A much simpler color key would be "light grey: minority; other color: majority"


While there are some inconsistencies, the color coding does identify the comparison that they want the reader to make (Most Dems want to "keep trying" and most Reps don't). This is really just a 3x2 table and they've color-coded the interesting cells. Given how simple the data display is (you don't need colors to understand the structure), this seems legitimate (or, at least, arguable).

Will Stahl-Timmins

I will also step in to defend this one. I read the use of colour here as a highlighting element, meaning: "this is the largest value of those against" and "this is the largest value of those for". Not an amazing graphic, but I've seen many worse.

To my mind, the graphic achieves its purpose of highlighting that, in general, more of the democrats surveyed answered "keep trying" than in the overall group, and more of the republicans answered "give up". It does possibly conceal the relatively large number of republicans in favour of "keep trying" at first glance, but all the information is there if the reader wants it.

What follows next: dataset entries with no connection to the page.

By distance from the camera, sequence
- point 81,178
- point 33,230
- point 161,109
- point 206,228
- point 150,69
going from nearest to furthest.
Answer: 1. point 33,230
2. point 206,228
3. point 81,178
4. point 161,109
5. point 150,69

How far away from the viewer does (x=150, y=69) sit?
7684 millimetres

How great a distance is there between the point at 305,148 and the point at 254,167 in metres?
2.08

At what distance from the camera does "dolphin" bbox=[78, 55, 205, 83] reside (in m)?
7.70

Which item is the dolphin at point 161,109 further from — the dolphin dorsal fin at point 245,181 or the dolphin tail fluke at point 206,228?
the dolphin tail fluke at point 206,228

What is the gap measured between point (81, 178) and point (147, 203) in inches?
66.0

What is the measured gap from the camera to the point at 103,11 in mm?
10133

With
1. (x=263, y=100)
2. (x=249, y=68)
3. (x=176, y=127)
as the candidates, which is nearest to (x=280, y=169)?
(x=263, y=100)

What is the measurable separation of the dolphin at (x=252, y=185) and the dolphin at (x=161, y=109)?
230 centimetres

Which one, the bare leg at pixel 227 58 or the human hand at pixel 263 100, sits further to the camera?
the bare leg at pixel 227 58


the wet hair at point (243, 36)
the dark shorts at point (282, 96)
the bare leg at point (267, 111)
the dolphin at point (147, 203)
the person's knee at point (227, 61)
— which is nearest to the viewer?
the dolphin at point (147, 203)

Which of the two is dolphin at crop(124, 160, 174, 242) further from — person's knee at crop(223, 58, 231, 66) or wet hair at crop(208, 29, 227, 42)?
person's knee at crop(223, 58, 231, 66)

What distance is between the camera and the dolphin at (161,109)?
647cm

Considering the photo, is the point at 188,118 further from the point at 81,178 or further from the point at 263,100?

Will: it's not a horrible chart by any means. I'm pointing out a small detail which may have escaped their attention. One could interpret the colors as calling out the salient parts but as I wrote in the last paragraph, those are NOT the important parts of the chart. Think about the same chart for most other political issues: abortion, the war, deficits, social security, etc. All charts would look the same: each party's supporters support their party's position overwhelmingly. The salient issue for health care is the less extreme than normal split on the Republican side.